At Central Michigan, where Thompson built the university’s sexual assault response program into a national model for addressing campus assault, faculty are steeped in education about sexual assault, work closely with police and prosecutors and effectively enforce discipline according to a victim’s wishes.

“Men who assault people they know, their profile is called ‘the nice guy.’ It is a planned act. Alcohol and drugs are their tools. They know they are going to assault someone and they know who it’s going to be. There is no gray area,” he said.

Oregon State University also is known for its aggressive investigation into sexual assaults and a student conduct process that aims to empower survivors and guard against further trauma.

Scott Etherton, OSU’s associate director of Student Conduct and Residential Education, , said student conduct officers team up with the Oregon State Police for sexual assault investigations, sometimes looping in local police. Because OSU has a regular police presence due to an on-campus nuclear facility, how the university investigates sex crimes is very much modeled on a law enforcement approach.

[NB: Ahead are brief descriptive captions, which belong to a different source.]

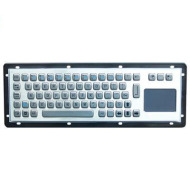 Rugged waterproof stainless steel computer kiosk keyboard with touchpad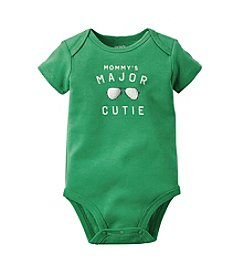Carter's® Baby Boys' Newborn-24M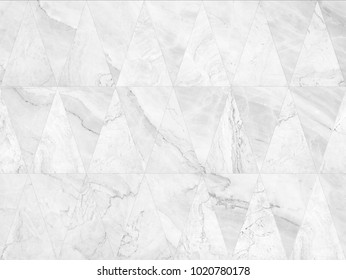 triangular marble tiles. seamless marble wall pattern , for Interiors design. High resolution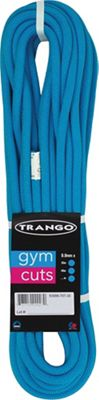 Trango Gym Cuts 9.9mm Rope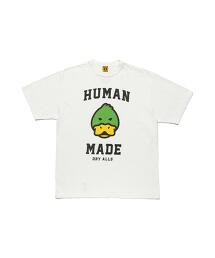 TW HUMAN MADE 17 T-SHIRT 2108 日本製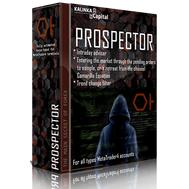 форекс робот prospector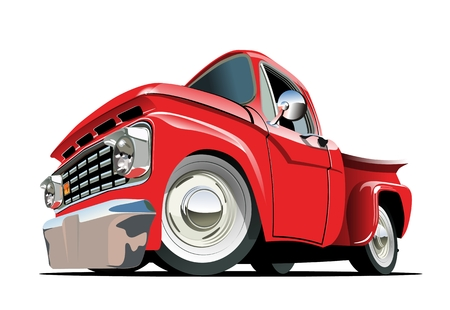 Illustration pour Cartoon retro pickup . Available EPS-10 vector format separated by groups with transparency effects for one-click repaint - image libre de droit
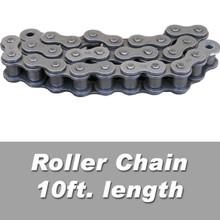 Roller chain - 10ft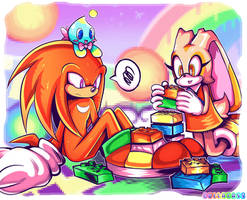 Legos belong on Knuckles' shoes by Gullacass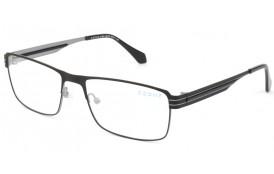 Brýlová obruba C-ZONE CZ-L5189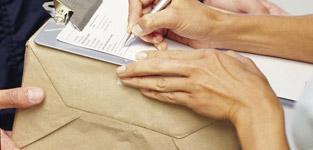 подпись бланк доставки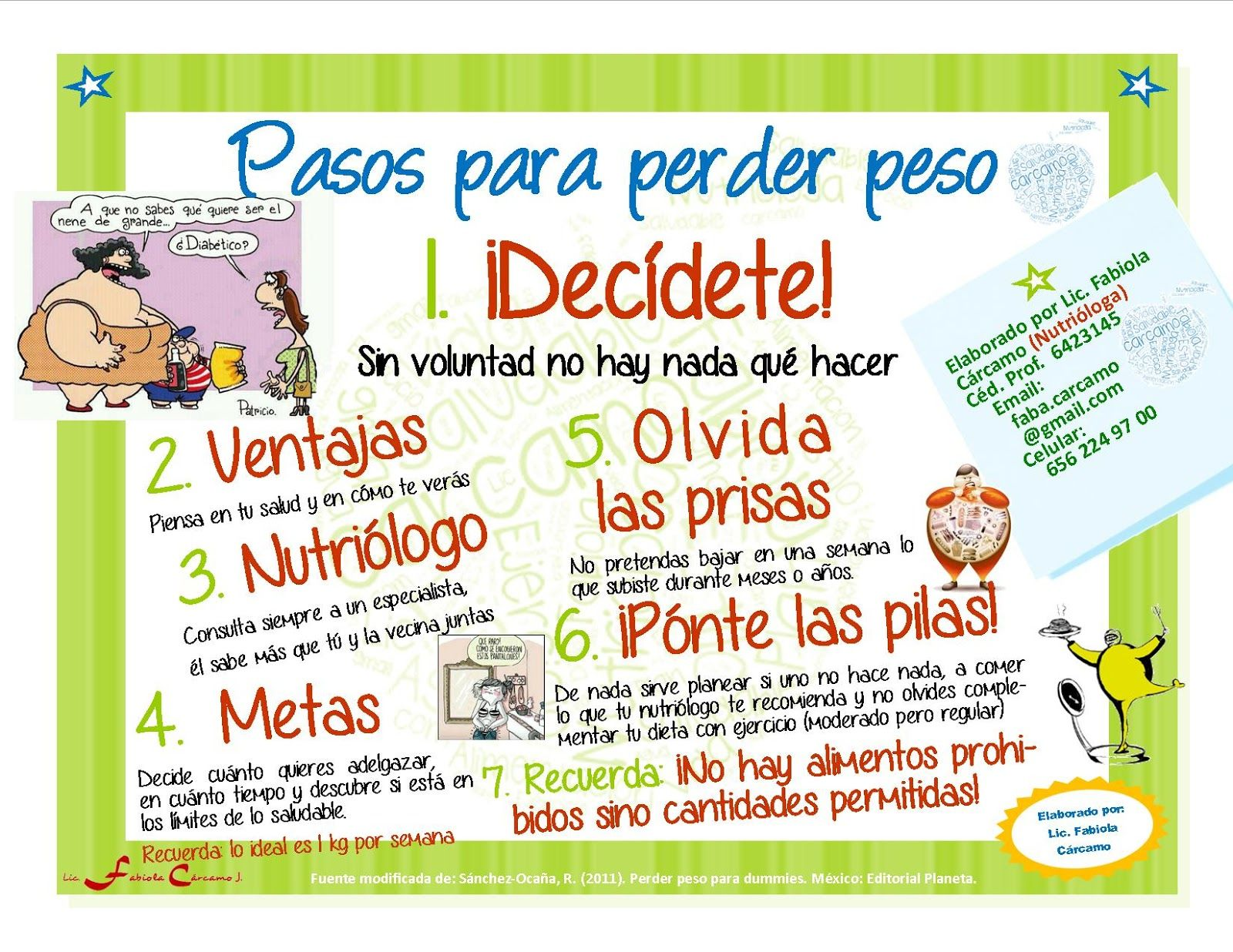 Nutrinotas junio 2013 pasos para perder peso - Alimentos para perder peso ...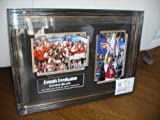 Hand Signed Dennis Bergkamp of Arsenal Photo INVINCIBLES DISPLAY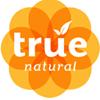 True Natural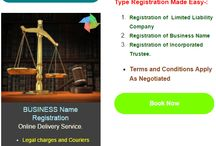 Business Registration Made Easy In Nigeria
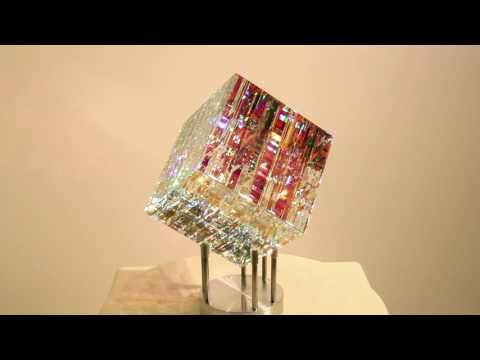MAGIK CHROMA CUBE - Glass Sculpture by Jack Storms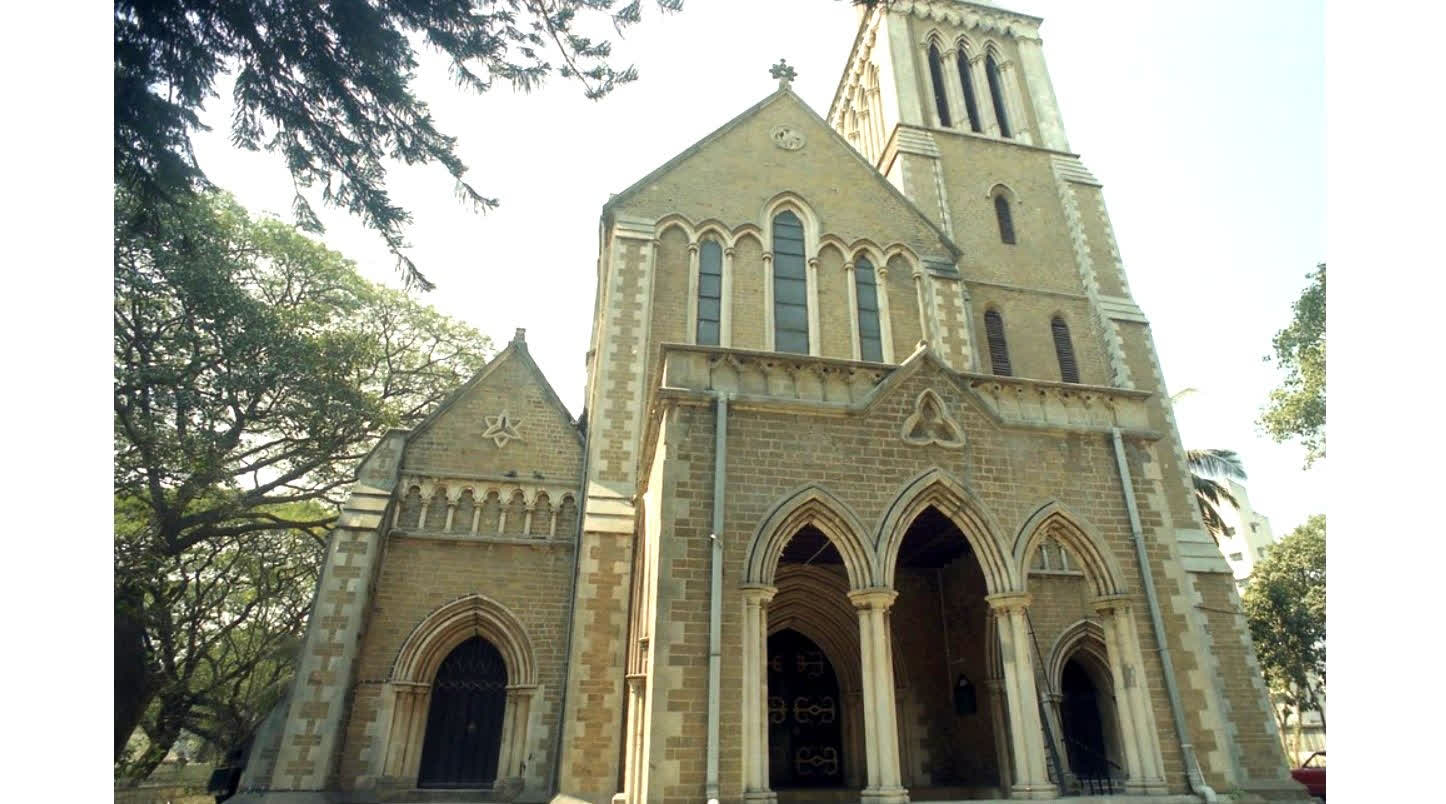 A Mumbai Church and its 'Afghan' Connection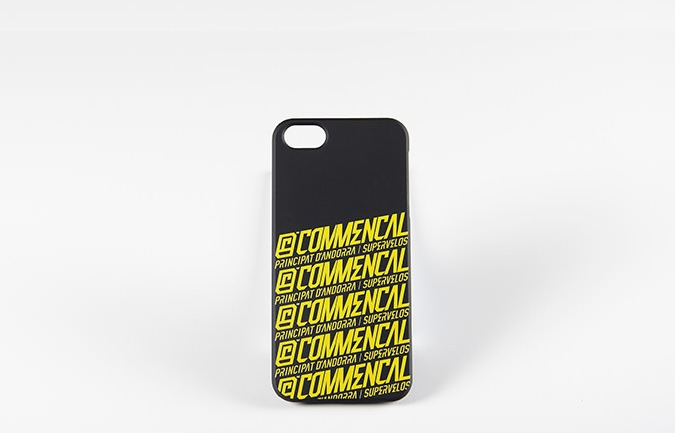 COQUE POUR IPHONE 5/5S TEXT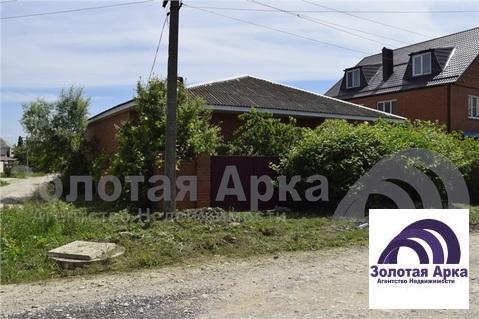 Продажа дома, Абинск, Абинский район, Ул. Парижской Коммуны - Фото 1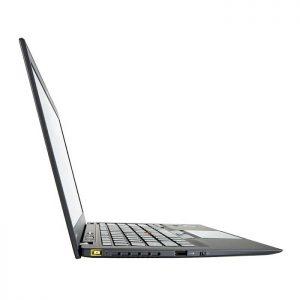 лаптоп втора ръка lenovo-x1-carbon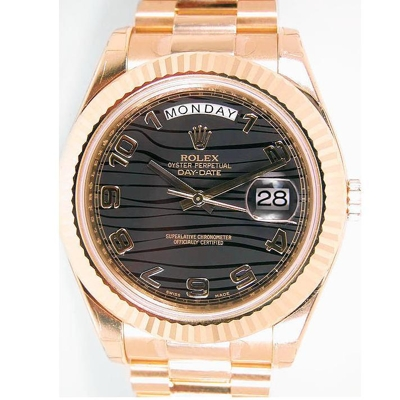 Rolex President II 218238 Automatic Watch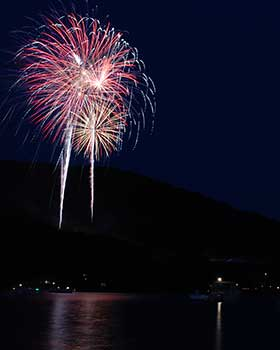 Photo of Fire on the Mountain Fireworks Display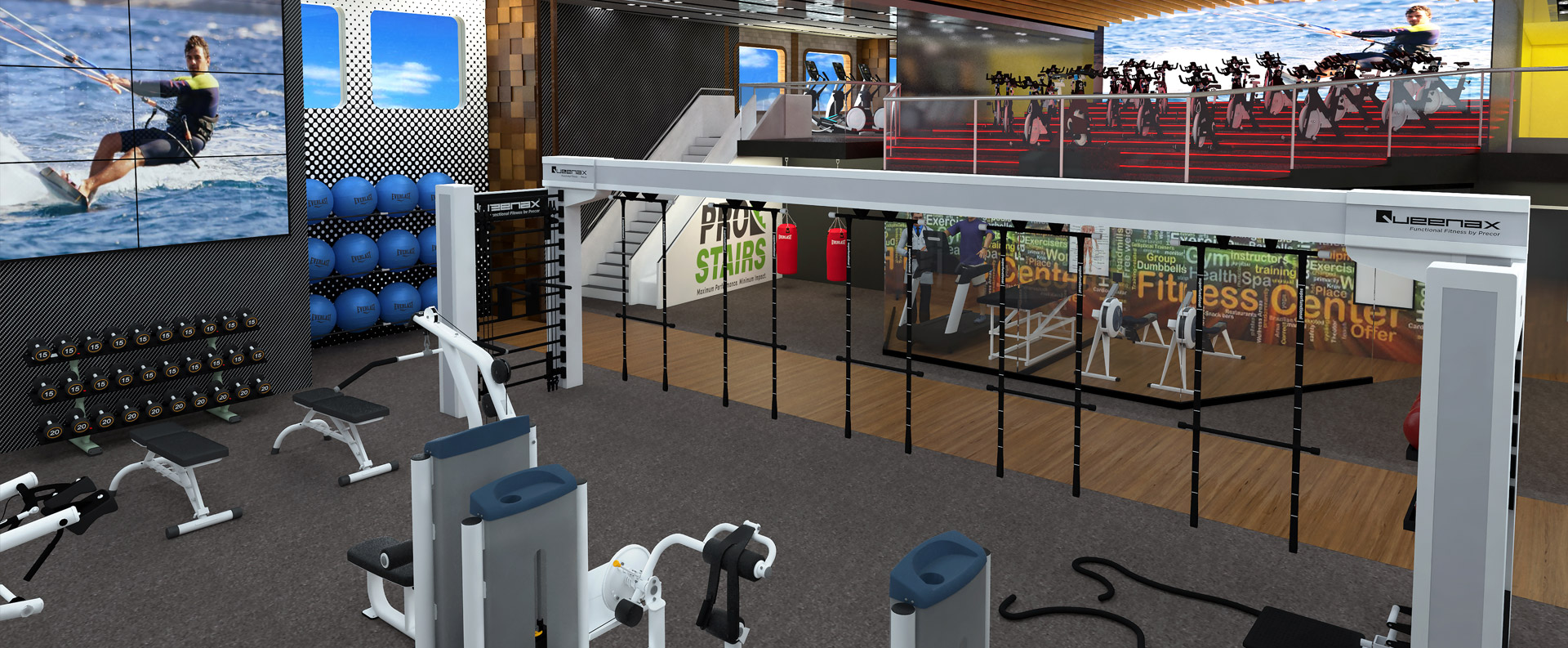 The largest functional training facility at sea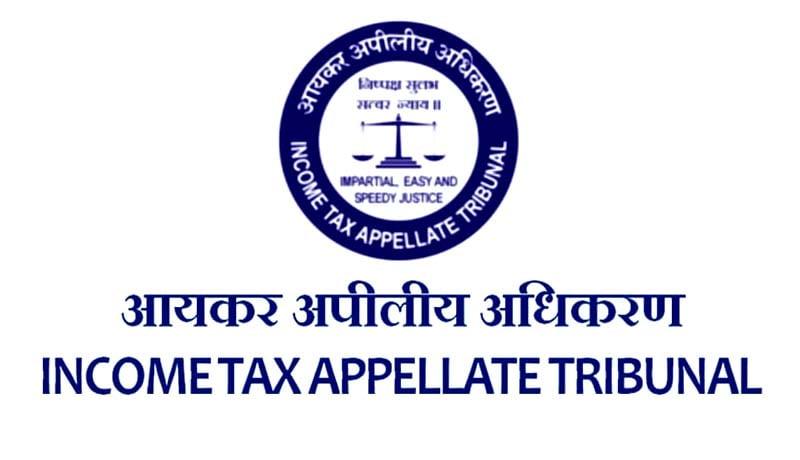 ITAT Hyderbad-income tax -taxscan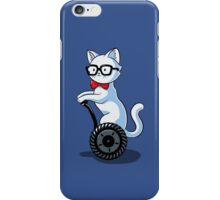 White and Nerdy iPhone Case/Skin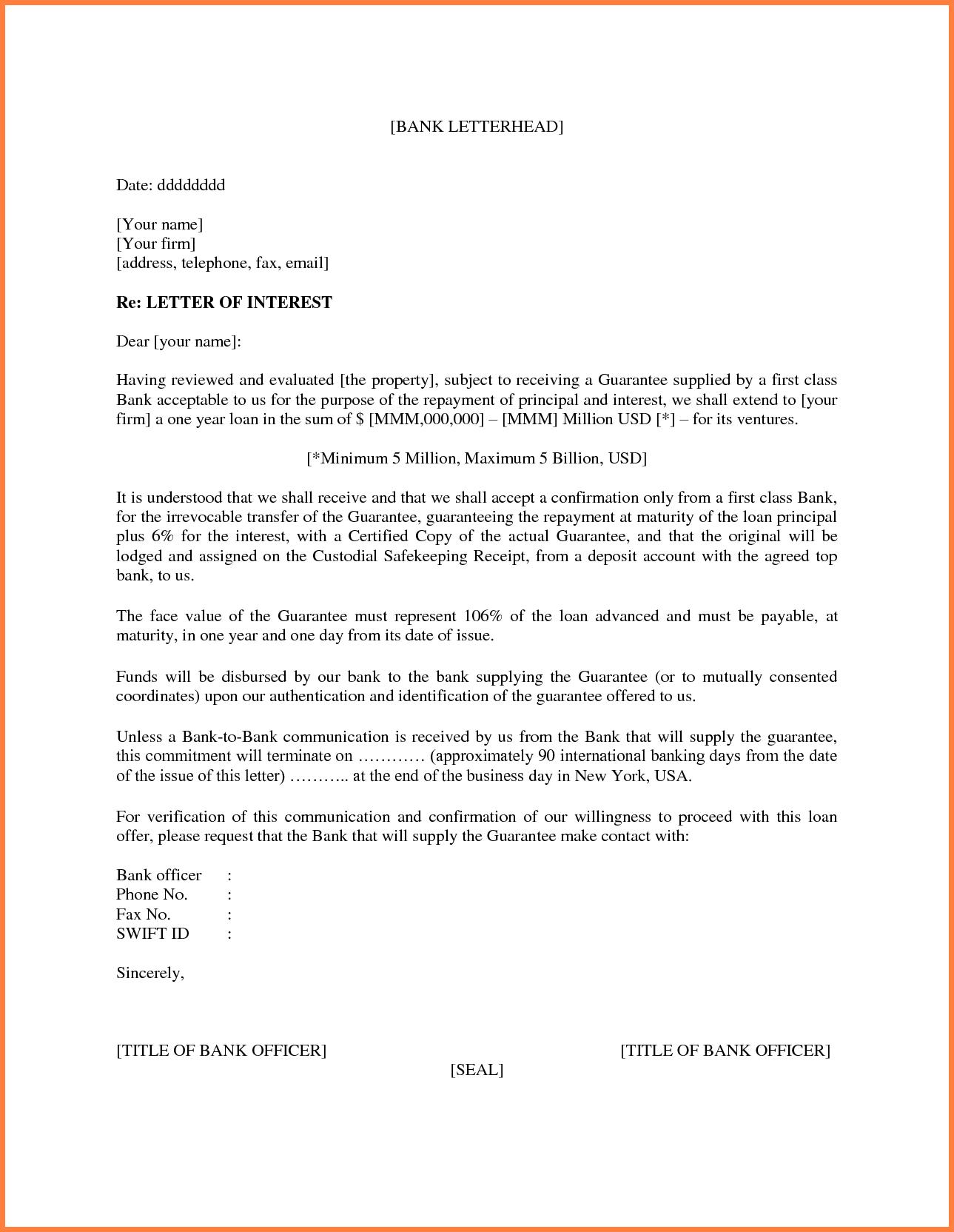 006 Template Ideas Letter Of Interest Microsoft Word Inside Letter Of Interest Template Microsoft Word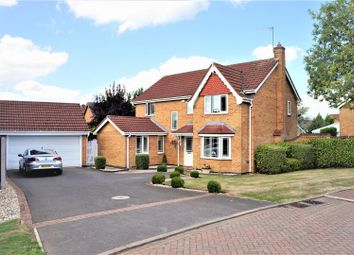 Thumbnail 4 bed detached house for sale in Barn Way, Markfield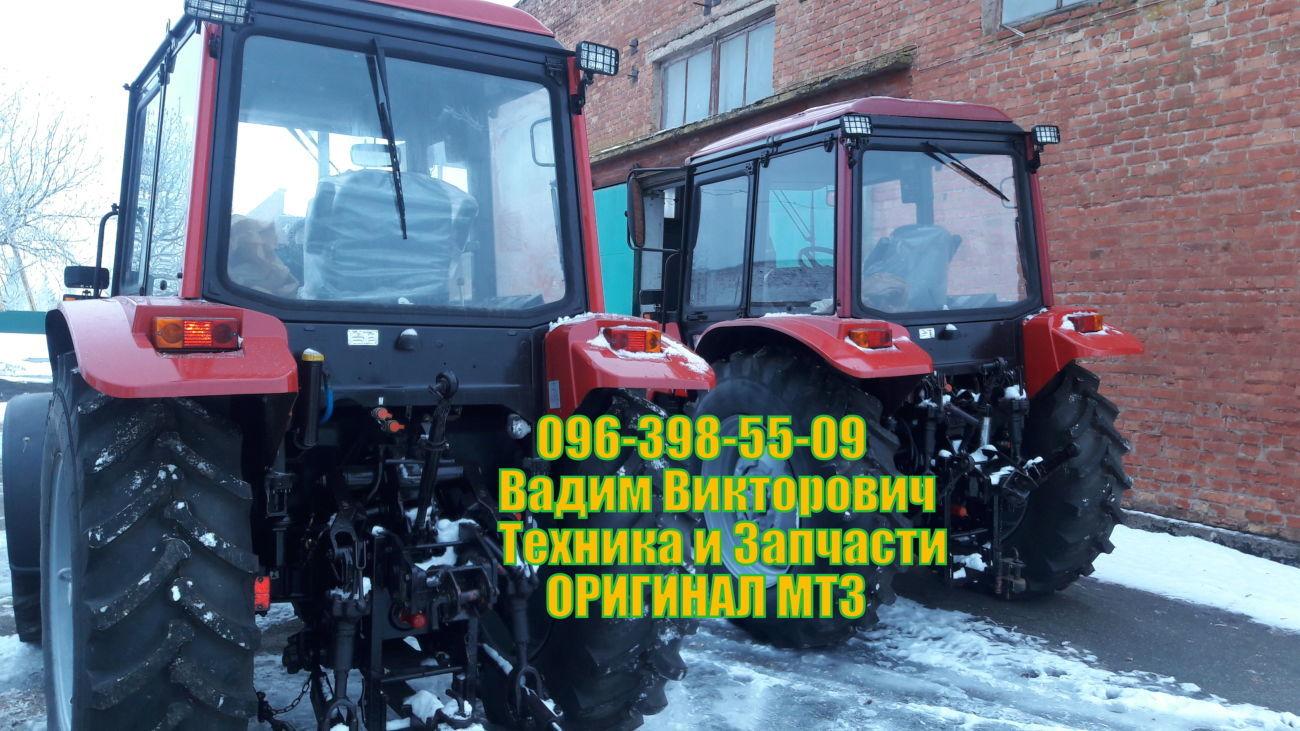 Фото 8 - Трактор Беларус 82.1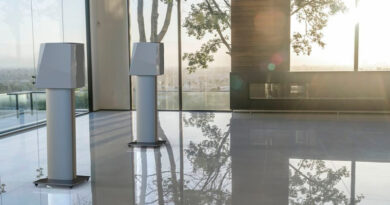 Eikon Audio Image.5 speakers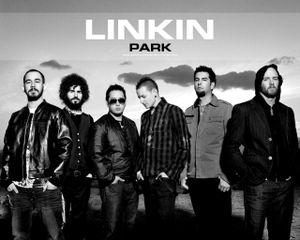 Một nửa số album của Linkin Park quay trở lại bảng xếp hạng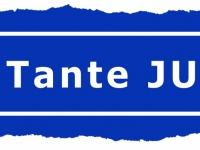 Tante JU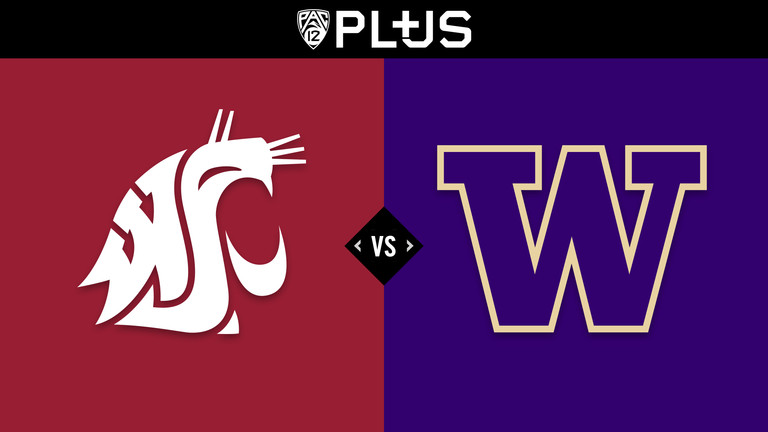 wsu-wash-edit.jpg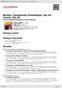 Digitální booklet (A4) Berlioz: Symphonie fantastique, Op.14; Tristia, Op.18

There are no student-only conduct boards at OSU. Victims and perpetrators don’t sit at the same table to present a case to a board. Likewise, students who report sexual assault aren’t thrust into proceedings against their will.

Instead, victims are matched with trauma counselors and medical attention before making formal reports to the student conduct division. They are given information about campus and criminal justice system options before they choose to report. If they report, victims of crimes other than forcible rape can opt for an informal process in which an administrator doles out less-severe sanctions to offenders than in more formal conduct hearings.

Change began coming to Oregon’s state system after Lorenzen experienced what he saw as the lackluster investigation, the lack of sympathy, the lack of resources, and the disbelief with which Berkeley officials greeted his daughter when she brought her allegation of being raped on campus club outing four years ago.

A campus safety officer told her that she not have been drinking, and then launched a cursory investigation by sending letters to the club members, asking them to come to his office for an interview.

Following pressure from the Lorenzen family, Berkeley sanctioned the club, but the student Lorenzen accused of raping her was not disciplined, nor were students who she said concealed the truth. Berkeley officials declined to comment on Lorenzen’s case, citing student privacy laws.

Janet Gilmore, a spokesperson for the university, said Berkeley has a trained team of professionals that reviews sexual assault cases and provides support services to victims. She added that Berkeley is “always looking at ways to strengthen and improve the experience for students that report to us” and would review the Oregon University System’s new policies.

Lorenzen, a lawyer and former assistant U.S. attorney, says he knows the difference between a quality process and a legal defense. He felt Berkeley offered only empty process to his daughter.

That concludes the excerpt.